The tax accountant and the car mechanic are a bit like AIs...except AIs would presumably be much more capable at scanning our source code and taking advantage of our ignorance of its black-box nature.

Here's another metaphor: in my mind, the problem of humanity confronting AI is a bit like the problem that a mentally-retarded billionaire would face.

Imagine that you are a mentally-retarded person with the mind of a two-year-old who has suddenly just come into possession of a billion dollars in a society where there is no state or higher authority to regulate enforce any sort of morality or make sure that things are "fair." How are you going to ensure that your money will be managed in your interest? How can you keep your money from being outright stolen from you?

I would assert that there would be, in fact, no way at all for you to have your money employed in your interest. Consider:

*Do you hire a money manager (a financial advisor, a bank, a CEO...any sort of money manager)? What would keep this money manager from taking all of your money and running away with it? (Remember, there is no higher authority to punish this money manager in this scenario). If you were as smart or smarter than the money manager, you could probably track down this money manager and take your money back. But you are not as smart as the money manager. You are a mentally-retarded person with the mind of a toddler. And in that case where you did happen to be as smart as the money manager, then the money manager would be redundant in the first place. You would just manage your own money.

*Do you try to manage your money on your own? Remember, you have the mind of a two-year-old. The best you can do is stumble around on the floor and say "Goo-goo-gah-gah." What are you going to be able to do with a billion dollars?

Neither solution in this metaphor is satisfactory.

In this metaphor: *The two-year-old billionaire is humanity. *The lack of a higher authority symbolizes the absence of a God to punish an AI. *The money manager is like AI.

If an AI is a black box, then you are screwed. If an AI is not a black box, then what do you need the AI for?

Humans only work as black-boxes (or rather, gray-boxes) because we have an instinctual desire to be altruistic to other humans. We don't take advantage of each other. (And this does not apply equally to all people. Sociopaths and tribalistic people would happily take advantage of strangers. And I would allege that a world civilization made up of entirely these types of people would be deeply dysfunctional).

So, here's how we might keep an AI from becoming a total black-box, while still allowing it to do useful work:

*Let it run for a minute in a room unconnected to the Internet. *Afterwards, hiring a hundred million programmers to trace out exactly what the AI was doing in that minute by looking at a readout of the most base-level code of the AI.

To any one of these programmers, the rest of the AI that does not happen to be that programmer's special area of expertise will seem like a black box.

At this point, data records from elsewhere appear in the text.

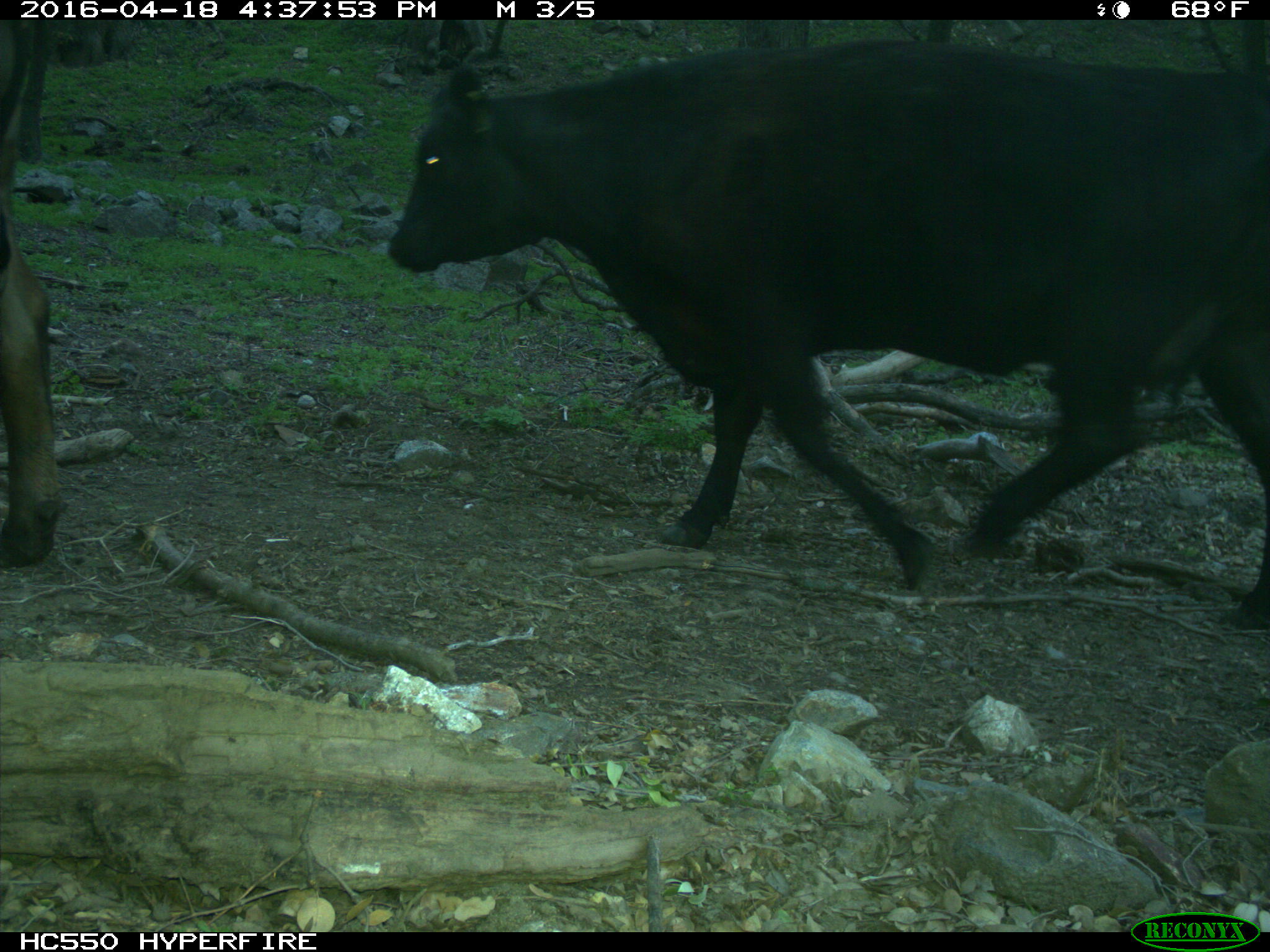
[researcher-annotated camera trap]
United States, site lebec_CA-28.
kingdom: Animalia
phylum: Chordata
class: Mammalia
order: Artiodactyla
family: Bovidae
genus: Bos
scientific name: Bos taurus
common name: domestic cow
Bos taurus (domestic cow).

But, through communication, humanity could pool their specialized investigations into each part of the AIs running code and sketch out an overall picture of whether its computations were on a friendly trajectory or not.

Comment author: Elo 05 March 2016 11:11:49AM *  1 point [-]

trust that a toaster will toast bread

yes, this is a retrospective example. once I already know what happens; I can say that a toaster makes bread into toast. If you start to make predictive examples; things get more complicated as you have mentioned.

It still helps to have an understanding of what you don't know. And in the case of AI; an understanding of what you are deciding not to know (for now) can help you consider the risk involved in playing with AI of unclear potential.

i.e. AI with defined CEV -> what happens next -> humans are fine. seems like a bad idea to expect a good outcome from. Now maybe we can work on a better process for defining CEV.